(Entries from a dataset)
>>>>
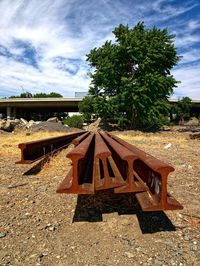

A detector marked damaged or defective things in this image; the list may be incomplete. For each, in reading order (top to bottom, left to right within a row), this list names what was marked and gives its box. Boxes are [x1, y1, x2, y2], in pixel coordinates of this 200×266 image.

rusted metal surface [15, 131, 84, 164]
rusted metal surface [106, 132, 183, 211]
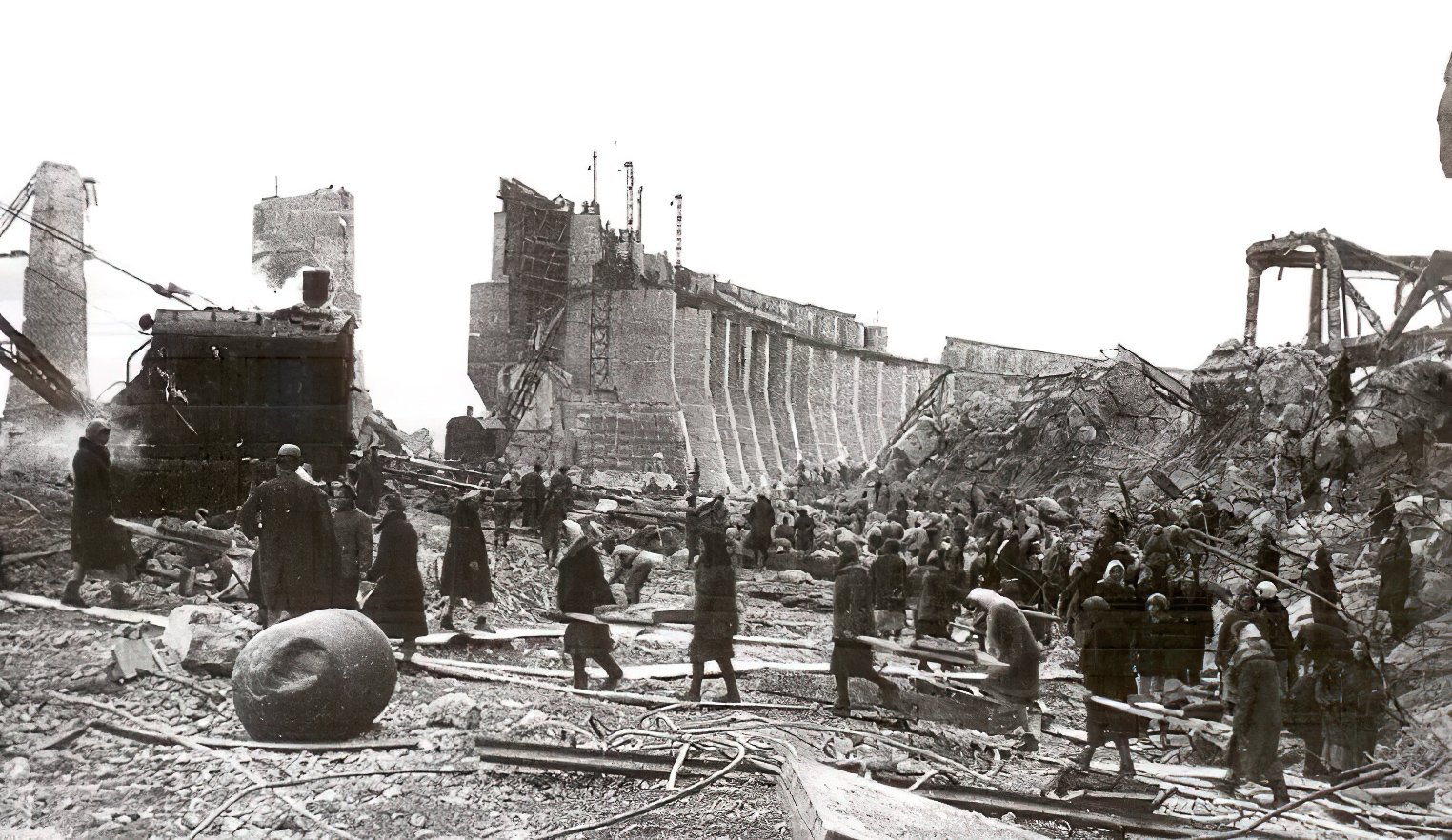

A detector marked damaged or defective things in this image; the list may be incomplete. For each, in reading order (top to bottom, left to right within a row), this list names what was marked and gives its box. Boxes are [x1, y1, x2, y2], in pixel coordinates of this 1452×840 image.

broken concrete wall [8, 161, 88, 420]
broken concrete wall [253, 189, 358, 320]
damaged concrete pier [464, 179, 940, 492]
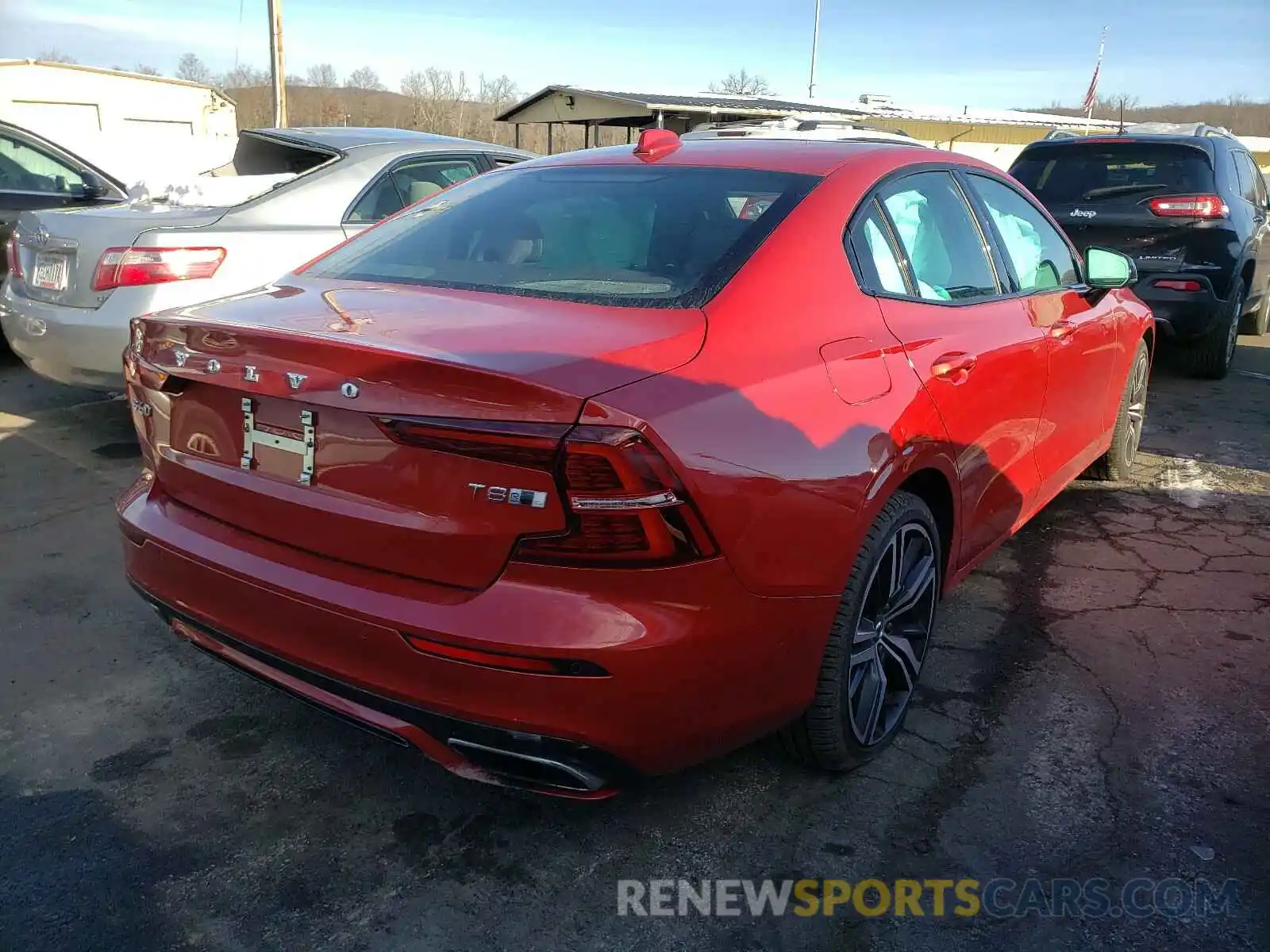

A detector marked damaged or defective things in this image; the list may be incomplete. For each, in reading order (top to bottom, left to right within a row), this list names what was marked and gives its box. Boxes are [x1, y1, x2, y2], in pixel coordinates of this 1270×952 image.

cracked asphalt [0, 336, 1264, 952]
<<<<
## WRITTEN PROBLEM
Copy the lines of the material above word for word, starting at the very beginning and ending with the line that contains "rusted metal surface [106, 132, 183, 211]", including that line. Do not include any pictures in your answer.

## SOLUTION BELOW
A detector marked damaged or defective things in this image; the list may be incomplete. For each, in reading order (top to bottom, left to right within a row), this list names what was marked and gives its box. Boxes are [x1, y1, x2, y2], in pixel coordinates of this 200×266 image.

rusted metal surface [15, 131, 84, 164]
rusted metal surface [106, 132, 183, 211]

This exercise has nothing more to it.